● QUESTIONS TO ANSWER:
1 > Using the article on golf during the COVID-19 pandemic, explain why more people took to the links this past summer.
2 > In the article on golf during the COVID-19 pandemic, by what percentage were rounds up nationwide in August, according to the National Golf Foundation?

● PASSAGE PROVIDED:
################
Back in March, Taylor Giacomini was skeptical about how the COVID-19 pandemic would affect the golf industry. The associate professional at Bend’s Widgi Creek Golf Club just did not know what to expect.
“But as everything else kind of shut down or had stricter regulations, we saw an increase of people booking online, people calling to see if we were open,” Giacomini said. “We kind of got a pretty good gist that golf was going to be one of those outlets for people.”
Nationally and in Central Oregon, rounds played this past summer increased significantly compared with last summer.
According to the National Golf Foundation, rounds were up 13.9% nationwide in June, 19.7% in July and 20.6% in August. NGF’s current forecast suggests that rounds could finish up 8% over last year’s 441 million. The golf industry has not had a year-over-year increase of 5% or more since 2012.
At Widgi Creek, Giacomini said that rounds played at the course are up compared with last year, and compared with two years ago.
“This year we had more 230-plus round days than I’ve ever seen, and I’ve been here for six years now,” he said. “It was maybe a 5 to 10% increase (this year). Nothing crazy or outlandish, but definitely an increase.”
Because social distancing is rather easy while playing golf, more and more folks took to the links, including those who have not done so in years, or ever before.
“We saw a big increase in beginners and people picking up clubs for the first time in 10, 15 years, and coming out, getting lessons, and playing afternoon twilight rounds,” Giacomini said.
“Talking to other pros, I definitely think that this year golf was higher on people’s to-do list. More people played and courses were busy.”
At the Greens at Redmond golf course, rounds played saw an increase as well, according to general manager David Holmes, who added that the shorter, executive-style course also hosted more youths than usual.
“We had a lot of families come on out,” Holmes said. “Kids in their early teens and their parents. A lot more of those this year because you couldn’t get out and do too much of anything else. We had a lot of families come out compared to the last couple years.”
################
Stored items:

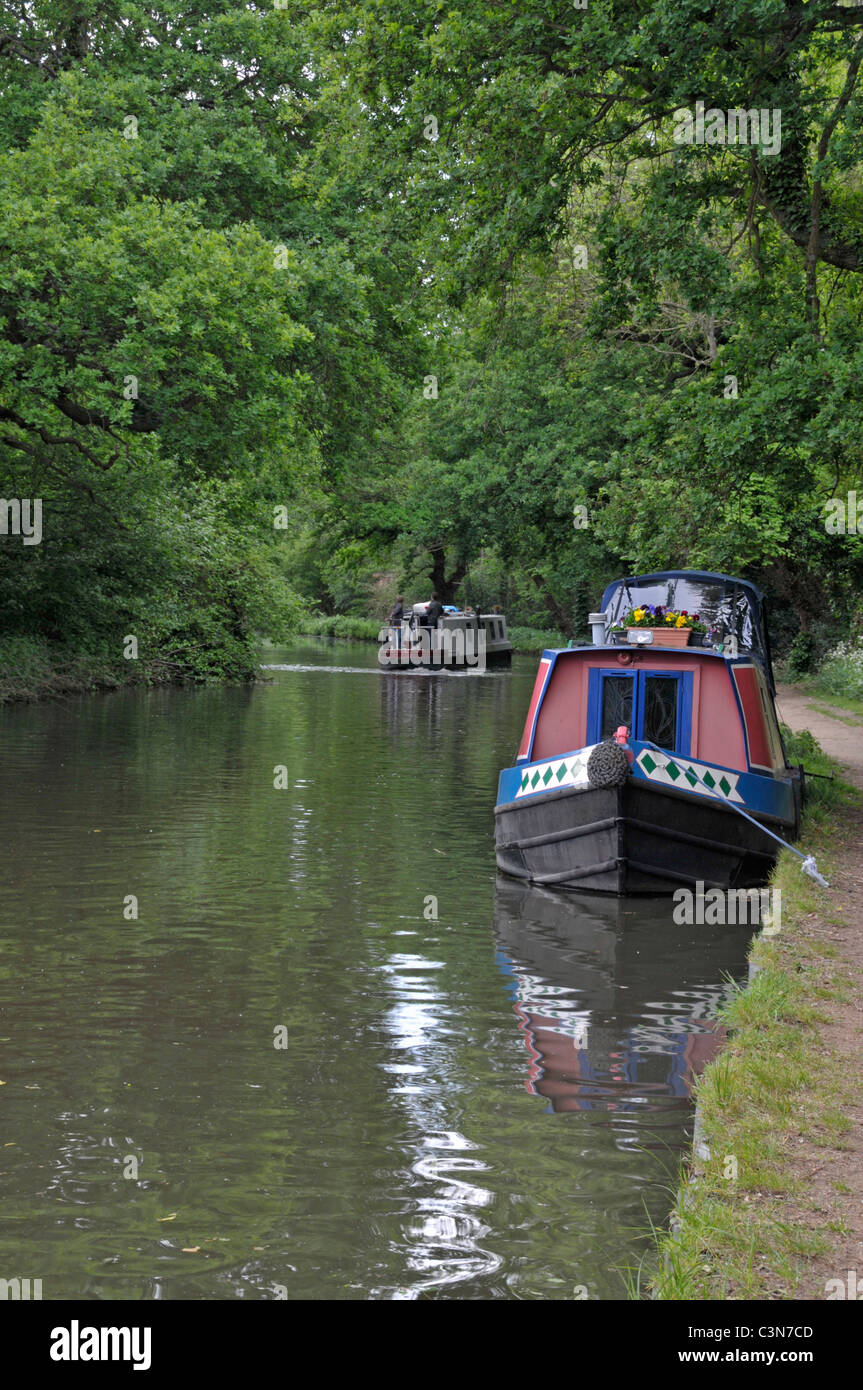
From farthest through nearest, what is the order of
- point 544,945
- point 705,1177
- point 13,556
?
point 13,556
point 544,945
point 705,1177

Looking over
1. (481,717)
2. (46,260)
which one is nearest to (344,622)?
(481,717)

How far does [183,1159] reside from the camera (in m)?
5.86

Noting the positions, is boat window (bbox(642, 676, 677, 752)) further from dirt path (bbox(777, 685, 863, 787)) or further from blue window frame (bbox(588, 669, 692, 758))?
dirt path (bbox(777, 685, 863, 787))

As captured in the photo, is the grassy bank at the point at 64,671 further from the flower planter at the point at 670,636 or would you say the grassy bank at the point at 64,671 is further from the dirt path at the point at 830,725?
the flower planter at the point at 670,636

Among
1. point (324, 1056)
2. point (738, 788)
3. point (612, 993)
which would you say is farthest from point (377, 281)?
point (324, 1056)

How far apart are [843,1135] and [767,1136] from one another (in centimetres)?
31

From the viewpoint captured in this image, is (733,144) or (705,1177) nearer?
(705,1177)

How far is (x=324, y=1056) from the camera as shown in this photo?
7.30 m

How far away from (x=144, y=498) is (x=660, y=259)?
16795mm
################
● ANSWERS BY ITEM NUMBER:
1 > Social distancing is rather easy while playing golf, so golf became an outlet for people as everything else shut down or faced stricter rules. With little else they could do, more people played, including beginners and those who hadn't picked up clubs in years.

2 > 20.6%